Purves research demonstrated that even in continuous light--i.e., no strobes, no frames--the human brain can sometimes perceive a "wagon-wheel effect."  To summarize a lot  of further research, the human brain acts as if it has a 10-times-per-second "frame rate."  Furthermore, we know from various Neuroscience experiments, that the mammalian brain relies on many basic "rhythms" (at roughly 4, 6, 12, 20 and 40 Hz) that can act similarly to a clock function for the brain.  They are not quite computer-like, for they are highly variable, and in fact, one of the key flexibilities of the human brain is the ability to alter certain rhythms with conscious and unconscious control.

With these examples, we've pretty much shot down the corollary statements to Dr. Epstein's premise.  But what about his example of the flawed memory of a $1 bill?  We know that there are many artists and individuals who can draw, paint, sculpt and create beautiful detail from memory.  This is perhaps the easiest of his demonstrations to shoot down.  The example shown is simply less effective memory and offers no "proof" to the lack of representation in the brain, whereas I have provided four very real examples above--including literature citations--which disprove Epstein's claims.  As stated from the start, his counter to a flawed analogy is to simply trot out more flawed analogies.

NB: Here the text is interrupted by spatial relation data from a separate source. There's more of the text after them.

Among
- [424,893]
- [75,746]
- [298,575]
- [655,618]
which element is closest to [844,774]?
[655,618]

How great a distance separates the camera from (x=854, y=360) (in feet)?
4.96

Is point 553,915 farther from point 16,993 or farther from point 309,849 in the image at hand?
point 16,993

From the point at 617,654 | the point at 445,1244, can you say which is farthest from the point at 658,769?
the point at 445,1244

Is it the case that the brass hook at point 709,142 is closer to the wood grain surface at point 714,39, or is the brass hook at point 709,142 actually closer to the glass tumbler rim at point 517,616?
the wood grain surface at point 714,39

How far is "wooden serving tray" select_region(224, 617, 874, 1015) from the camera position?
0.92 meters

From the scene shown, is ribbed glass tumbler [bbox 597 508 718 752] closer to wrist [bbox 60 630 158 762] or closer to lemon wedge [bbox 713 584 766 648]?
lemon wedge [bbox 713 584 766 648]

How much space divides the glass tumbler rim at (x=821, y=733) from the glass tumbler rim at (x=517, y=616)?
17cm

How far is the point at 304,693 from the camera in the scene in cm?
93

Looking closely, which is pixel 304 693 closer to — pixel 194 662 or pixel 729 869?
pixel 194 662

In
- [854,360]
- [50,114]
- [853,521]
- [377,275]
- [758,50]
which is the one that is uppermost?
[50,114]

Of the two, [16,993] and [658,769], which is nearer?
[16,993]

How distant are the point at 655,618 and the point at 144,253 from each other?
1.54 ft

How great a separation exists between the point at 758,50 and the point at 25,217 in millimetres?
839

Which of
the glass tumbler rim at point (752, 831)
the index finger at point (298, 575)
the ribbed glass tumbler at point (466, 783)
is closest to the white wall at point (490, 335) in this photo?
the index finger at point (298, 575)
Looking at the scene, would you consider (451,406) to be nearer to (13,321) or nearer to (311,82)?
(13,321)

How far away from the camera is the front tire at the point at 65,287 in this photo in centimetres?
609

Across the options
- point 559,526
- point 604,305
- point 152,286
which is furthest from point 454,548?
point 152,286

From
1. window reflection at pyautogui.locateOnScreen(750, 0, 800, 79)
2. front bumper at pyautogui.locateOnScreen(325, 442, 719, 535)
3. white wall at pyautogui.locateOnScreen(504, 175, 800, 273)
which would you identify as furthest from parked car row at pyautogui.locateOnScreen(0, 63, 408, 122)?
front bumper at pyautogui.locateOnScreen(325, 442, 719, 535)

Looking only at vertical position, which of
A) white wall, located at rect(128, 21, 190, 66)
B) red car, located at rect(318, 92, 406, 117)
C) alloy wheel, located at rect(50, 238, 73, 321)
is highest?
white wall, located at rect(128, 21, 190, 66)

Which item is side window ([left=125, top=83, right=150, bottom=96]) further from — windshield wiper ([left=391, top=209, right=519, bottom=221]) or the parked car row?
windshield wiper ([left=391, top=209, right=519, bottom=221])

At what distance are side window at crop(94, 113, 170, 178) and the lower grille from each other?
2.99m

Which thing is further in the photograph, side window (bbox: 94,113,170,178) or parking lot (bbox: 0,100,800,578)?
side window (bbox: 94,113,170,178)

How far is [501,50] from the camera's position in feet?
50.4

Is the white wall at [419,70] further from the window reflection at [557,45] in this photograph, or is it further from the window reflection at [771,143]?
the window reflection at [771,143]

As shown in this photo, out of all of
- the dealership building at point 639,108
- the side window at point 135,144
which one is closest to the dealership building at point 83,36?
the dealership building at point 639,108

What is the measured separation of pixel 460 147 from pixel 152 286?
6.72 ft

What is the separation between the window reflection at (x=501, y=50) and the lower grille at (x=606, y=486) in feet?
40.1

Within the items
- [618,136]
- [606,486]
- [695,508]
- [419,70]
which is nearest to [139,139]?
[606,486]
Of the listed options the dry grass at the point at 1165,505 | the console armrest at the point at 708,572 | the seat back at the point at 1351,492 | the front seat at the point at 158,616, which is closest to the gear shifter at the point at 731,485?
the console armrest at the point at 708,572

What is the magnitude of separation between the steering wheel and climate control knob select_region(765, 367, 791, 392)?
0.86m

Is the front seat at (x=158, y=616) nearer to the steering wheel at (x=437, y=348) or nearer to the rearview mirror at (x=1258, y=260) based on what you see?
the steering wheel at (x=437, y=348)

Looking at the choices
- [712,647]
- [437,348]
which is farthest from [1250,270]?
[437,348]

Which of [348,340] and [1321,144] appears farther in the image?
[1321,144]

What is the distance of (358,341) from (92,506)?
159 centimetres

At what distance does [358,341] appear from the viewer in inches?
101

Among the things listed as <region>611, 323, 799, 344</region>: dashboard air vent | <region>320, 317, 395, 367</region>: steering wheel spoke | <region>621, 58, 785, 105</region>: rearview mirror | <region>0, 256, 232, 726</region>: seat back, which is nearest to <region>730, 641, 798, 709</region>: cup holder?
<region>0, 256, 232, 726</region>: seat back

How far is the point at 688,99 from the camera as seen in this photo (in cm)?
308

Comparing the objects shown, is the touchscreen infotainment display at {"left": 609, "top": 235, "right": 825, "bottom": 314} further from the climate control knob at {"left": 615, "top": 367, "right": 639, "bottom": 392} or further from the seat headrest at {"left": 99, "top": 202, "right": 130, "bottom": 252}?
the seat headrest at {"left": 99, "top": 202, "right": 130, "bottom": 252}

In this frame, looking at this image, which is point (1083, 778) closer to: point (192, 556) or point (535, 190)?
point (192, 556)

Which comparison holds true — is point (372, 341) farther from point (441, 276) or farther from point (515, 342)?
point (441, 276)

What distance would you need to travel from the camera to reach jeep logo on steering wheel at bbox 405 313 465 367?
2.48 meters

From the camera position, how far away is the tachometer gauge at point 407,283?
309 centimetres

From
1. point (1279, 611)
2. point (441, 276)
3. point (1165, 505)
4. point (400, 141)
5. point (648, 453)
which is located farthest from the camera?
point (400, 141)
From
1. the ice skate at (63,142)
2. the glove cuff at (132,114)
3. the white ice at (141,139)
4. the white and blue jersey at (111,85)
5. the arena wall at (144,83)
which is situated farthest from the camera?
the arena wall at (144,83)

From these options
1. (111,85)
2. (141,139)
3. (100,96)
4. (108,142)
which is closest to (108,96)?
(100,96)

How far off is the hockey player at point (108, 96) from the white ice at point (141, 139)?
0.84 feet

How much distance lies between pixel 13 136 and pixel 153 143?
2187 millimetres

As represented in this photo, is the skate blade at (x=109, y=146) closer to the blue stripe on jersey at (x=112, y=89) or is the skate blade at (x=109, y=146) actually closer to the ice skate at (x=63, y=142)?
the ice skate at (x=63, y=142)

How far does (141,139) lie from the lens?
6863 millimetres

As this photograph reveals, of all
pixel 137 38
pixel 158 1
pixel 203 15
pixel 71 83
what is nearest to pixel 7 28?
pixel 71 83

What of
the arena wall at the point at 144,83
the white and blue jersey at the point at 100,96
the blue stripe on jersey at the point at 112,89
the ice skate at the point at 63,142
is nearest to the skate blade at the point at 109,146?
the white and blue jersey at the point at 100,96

No, the brain is not a computer.  It's better! The brain is a wonderful thing filled with emergent properties and untapped potential.  Thinking of it as a computer is... limited... not flawed.  There are many features of the brain which inspire and direct our current computer technology from parallel computing, to neural networks, quantum computing and a renewed appreciation of analog systems.

But to say that the brain is not a computer, and then to follow that statement with conditions that can easily be disproven by recourse to experimental evidence outside one's own field is parochial, misguided, and misleading.  We live in a society that all too often doubts scientific professionals because of the flaws in communication.

As professionals, we must do better than that.